• Short task:
Under this task are some entries; return every one of them exactly.

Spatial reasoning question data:

________________

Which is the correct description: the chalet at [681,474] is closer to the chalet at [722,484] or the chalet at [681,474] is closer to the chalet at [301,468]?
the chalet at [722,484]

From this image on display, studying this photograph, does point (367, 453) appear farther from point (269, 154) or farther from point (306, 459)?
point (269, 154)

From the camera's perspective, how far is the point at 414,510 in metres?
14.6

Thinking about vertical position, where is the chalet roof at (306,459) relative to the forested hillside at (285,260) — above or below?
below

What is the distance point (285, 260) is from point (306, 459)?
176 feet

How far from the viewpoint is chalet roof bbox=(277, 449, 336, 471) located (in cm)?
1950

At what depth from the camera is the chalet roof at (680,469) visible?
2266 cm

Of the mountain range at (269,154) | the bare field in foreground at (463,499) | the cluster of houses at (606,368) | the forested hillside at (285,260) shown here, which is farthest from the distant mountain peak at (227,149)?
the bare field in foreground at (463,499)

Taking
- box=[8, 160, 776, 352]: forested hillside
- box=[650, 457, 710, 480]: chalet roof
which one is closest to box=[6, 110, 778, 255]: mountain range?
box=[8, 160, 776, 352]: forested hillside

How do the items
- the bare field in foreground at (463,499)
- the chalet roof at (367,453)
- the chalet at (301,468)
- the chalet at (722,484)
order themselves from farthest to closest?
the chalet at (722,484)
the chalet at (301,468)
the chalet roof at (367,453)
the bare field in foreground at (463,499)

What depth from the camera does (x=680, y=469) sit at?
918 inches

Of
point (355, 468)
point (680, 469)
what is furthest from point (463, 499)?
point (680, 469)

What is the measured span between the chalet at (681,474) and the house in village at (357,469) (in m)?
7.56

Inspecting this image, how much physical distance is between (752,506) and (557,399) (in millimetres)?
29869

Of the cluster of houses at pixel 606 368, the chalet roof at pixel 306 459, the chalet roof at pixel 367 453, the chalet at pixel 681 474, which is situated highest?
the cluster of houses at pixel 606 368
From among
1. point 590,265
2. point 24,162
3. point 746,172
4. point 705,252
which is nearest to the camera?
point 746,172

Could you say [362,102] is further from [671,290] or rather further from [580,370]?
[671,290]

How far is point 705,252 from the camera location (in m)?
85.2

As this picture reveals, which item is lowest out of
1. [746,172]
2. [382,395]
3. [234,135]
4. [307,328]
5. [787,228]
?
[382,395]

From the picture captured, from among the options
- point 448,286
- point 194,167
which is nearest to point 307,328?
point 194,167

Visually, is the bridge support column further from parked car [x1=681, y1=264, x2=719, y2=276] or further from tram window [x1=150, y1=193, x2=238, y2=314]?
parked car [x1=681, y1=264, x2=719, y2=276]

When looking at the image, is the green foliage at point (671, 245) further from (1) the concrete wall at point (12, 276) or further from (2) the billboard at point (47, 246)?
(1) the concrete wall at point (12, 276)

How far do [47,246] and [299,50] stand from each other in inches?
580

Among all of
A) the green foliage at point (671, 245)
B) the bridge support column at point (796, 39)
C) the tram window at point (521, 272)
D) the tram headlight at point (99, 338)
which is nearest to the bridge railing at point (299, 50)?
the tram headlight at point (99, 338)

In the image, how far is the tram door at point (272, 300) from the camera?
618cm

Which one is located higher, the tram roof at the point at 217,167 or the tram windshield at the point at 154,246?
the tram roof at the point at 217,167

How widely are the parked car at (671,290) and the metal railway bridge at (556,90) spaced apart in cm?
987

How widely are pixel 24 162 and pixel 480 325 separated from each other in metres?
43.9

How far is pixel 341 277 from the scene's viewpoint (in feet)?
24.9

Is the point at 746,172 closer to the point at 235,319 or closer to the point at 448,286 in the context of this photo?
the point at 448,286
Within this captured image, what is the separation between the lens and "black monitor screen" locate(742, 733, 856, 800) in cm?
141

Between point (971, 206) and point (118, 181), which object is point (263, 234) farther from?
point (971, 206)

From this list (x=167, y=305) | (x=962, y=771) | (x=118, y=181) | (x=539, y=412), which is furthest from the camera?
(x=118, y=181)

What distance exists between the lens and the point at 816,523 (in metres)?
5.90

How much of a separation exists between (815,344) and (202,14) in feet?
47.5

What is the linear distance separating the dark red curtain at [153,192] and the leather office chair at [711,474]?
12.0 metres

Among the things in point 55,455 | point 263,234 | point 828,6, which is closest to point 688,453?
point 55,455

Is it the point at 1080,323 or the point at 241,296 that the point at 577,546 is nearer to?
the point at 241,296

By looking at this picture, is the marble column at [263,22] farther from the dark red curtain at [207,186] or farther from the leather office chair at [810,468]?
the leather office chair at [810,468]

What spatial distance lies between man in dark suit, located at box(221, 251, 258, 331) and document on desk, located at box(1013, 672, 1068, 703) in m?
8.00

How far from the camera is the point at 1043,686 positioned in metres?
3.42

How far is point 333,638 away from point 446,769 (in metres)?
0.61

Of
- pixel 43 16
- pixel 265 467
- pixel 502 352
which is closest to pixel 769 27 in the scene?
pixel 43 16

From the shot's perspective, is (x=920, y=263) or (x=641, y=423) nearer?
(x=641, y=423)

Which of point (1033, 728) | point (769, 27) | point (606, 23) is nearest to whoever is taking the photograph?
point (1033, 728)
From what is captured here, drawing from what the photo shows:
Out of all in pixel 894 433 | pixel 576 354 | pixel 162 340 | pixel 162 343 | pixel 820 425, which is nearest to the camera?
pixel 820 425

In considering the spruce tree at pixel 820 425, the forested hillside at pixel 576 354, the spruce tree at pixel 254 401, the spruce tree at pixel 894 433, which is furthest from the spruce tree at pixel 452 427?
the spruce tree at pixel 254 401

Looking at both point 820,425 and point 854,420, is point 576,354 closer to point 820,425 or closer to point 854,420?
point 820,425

________________

• Solution below:
Which is the correct description: the chalet at [681,474] is closer to the chalet at [722,484] or the chalet at [681,474] is closer to the chalet at [301,468]?
the chalet at [722,484]

From this image on display, studying this photograph, does point (367, 453) appear farther from point (269, 154) or farther from point (306, 459)?
point (269, 154)

From the camera's perspective, how far is the point at 414,510 in metres?
14.6

Thinking about vertical position, where is the chalet roof at (306,459) relative to the forested hillside at (285,260) — above or below?
below

What is the distance point (285, 260) is from point (306, 459)?
176 feet

How far from the viewpoint is chalet roof bbox=(277, 449, 336, 471) located (in cm)?
1950

At what depth from the camera is the chalet roof at (680,469) visible?
2266 cm

Of the mountain range at (269,154) | the bare field in foreground at (463,499) | the cluster of houses at (606,368) | the forested hillside at (285,260) shown here, which is farthest from the distant mountain peak at (227,149)?
the bare field in foreground at (463,499)

Taking
- box=[8, 160, 776, 352]: forested hillside
- box=[650, 457, 710, 480]: chalet roof
which one is closest to box=[6, 110, 778, 255]: mountain range?
box=[8, 160, 776, 352]: forested hillside

How do the items
- the bare field in foreground at (463,499)
- the chalet roof at (367,453)
- the chalet at (301,468)
- the chalet at (722,484)
order themselves from farthest to closest?
the chalet at (722,484)
the chalet at (301,468)
the chalet roof at (367,453)
the bare field in foreground at (463,499)

What depth from the camera does (x=680, y=469) sit at?
918 inches

Of
point (355, 468)
point (680, 469)
what is furthest from point (463, 499)?
point (680, 469)

What is the measured span between the chalet at (681,474) and the house in village at (357,469) (in m)?
7.56

Inspecting this image, how much physical distance is between (752,506) and (557,399) (in millimetres)?
29869

Of the cluster of houses at pixel 606 368, the chalet roof at pixel 306 459, the chalet roof at pixel 367 453, the chalet at pixel 681 474, which is situated highest?
the cluster of houses at pixel 606 368
From among
1. point 590,265
2. point 24,162
3. point 746,172
4. point 705,252
which is nearest to the camera?
point 746,172

Could you say [362,102] is further from [671,290] or rather further from [580,370]?
[671,290]

How far is point 705,252 from the camera location (in m)?
85.2

As this picture reveals, which item is lowest out of
1. [746,172]
2. [382,395]
3. [234,135]
4. [307,328]
5. [787,228]
?
[382,395]

From the picture captured, from among the options
- point 448,286
- point 194,167
which is nearest to point 307,328?
point 194,167

Visually, is the bridge support column further from parked car [x1=681, y1=264, x2=719, y2=276] or further from tram window [x1=150, y1=193, x2=238, y2=314]?
parked car [x1=681, y1=264, x2=719, y2=276]

When looking at the image, is the green foliage at point (671, 245) further from (1) the concrete wall at point (12, 276) or further from (2) the billboard at point (47, 246)?
(1) the concrete wall at point (12, 276)

How far do [47,246] and [299,50] stand from each other in inches?
580

Among all of
A) the green foliage at point (671, 245)
B) the bridge support column at point (796, 39)
C) the tram window at point (521, 272)
D) the tram headlight at point (99, 338)
which is nearest to the bridge railing at point (299, 50)?
the tram headlight at point (99, 338)

In the image, how far is the tram door at point (272, 300) from the camera?
618cm

Which one is located higher, the tram roof at the point at 217,167 or the tram windshield at the point at 154,246?
the tram roof at the point at 217,167

How widely are the parked car at (671,290) and the metal railway bridge at (556,90) spaced apart in cm?
987

How widely are pixel 24 162 and pixel 480 325 separated from each other in metres?
43.9

How far is pixel 341 277 from the scene's viewpoint (in feet)?
24.9

Is the point at 746,172 closer to the point at 235,319 or closer to the point at 448,286 in the context of this photo?
the point at 448,286
Within this captured image, what is the separation between the lens and "black monitor screen" locate(742, 733, 856, 800) in cm?
141

Between point (971, 206) and point (118, 181), which object is point (263, 234) farther from?
point (971, 206)

From this list (x=167, y=305) | (x=962, y=771) | (x=118, y=181) | (x=539, y=412), which is furthest from the camera?
(x=118, y=181)

What distance exists between the lens and the point at 816,523 (in metres)?
5.90

How much of a separation exists between (815,344) and (202,14) in feet?
47.5

What is the linear distance separating the dark red curtain at [153,192] and the leather office chair at [711,474]?
12.0 metres

Among the things in point 55,455 | point 263,234 | point 828,6, which is closest to point 688,453?
point 55,455

Is it the point at 1080,323 or the point at 241,296 that the point at 577,546 is nearer to?
the point at 241,296

By looking at this picture, is the marble column at [263,22] farther from the dark red curtain at [207,186] or farther from the leather office chair at [810,468]?
the leather office chair at [810,468]

What spatial distance lies between man in dark suit, located at box(221, 251, 258, 331) and document on desk, located at box(1013, 672, 1068, 703) in m?
8.00

How far from the camera is the point at 1043,686 positioned in metres?
3.42

How far is point 333,638 away from point 446,769 (in metres)?
0.61

Of
- pixel 43 16
- pixel 265 467
- pixel 502 352
which is closest to pixel 769 27 in the scene?
pixel 43 16

From the shot's perspective, is (x=920, y=263) or (x=641, y=423) nearer?
(x=641, y=423)

Which of point (1033, 728) | point (769, 27) | point (606, 23) is nearest to whoever is taking the photograph?
point (1033, 728)
From what is captured here, drawing from what the photo shows:
Out of all in pixel 894 433 | pixel 576 354 | pixel 162 340 | pixel 162 343 | pixel 820 425, which is nearest to the camera?
pixel 820 425

In considering the spruce tree at pixel 820 425, the forested hillside at pixel 576 354, the spruce tree at pixel 254 401, the spruce tree at pixel 894 433, which is furthest from the spruce tree at pixel 452 427?
the spruce tree at pixel 254 401

Looking at both point 820,425 and point 854,420, is point 576,354 closer to point 820,425 or closer to point 854,420?
point 820,425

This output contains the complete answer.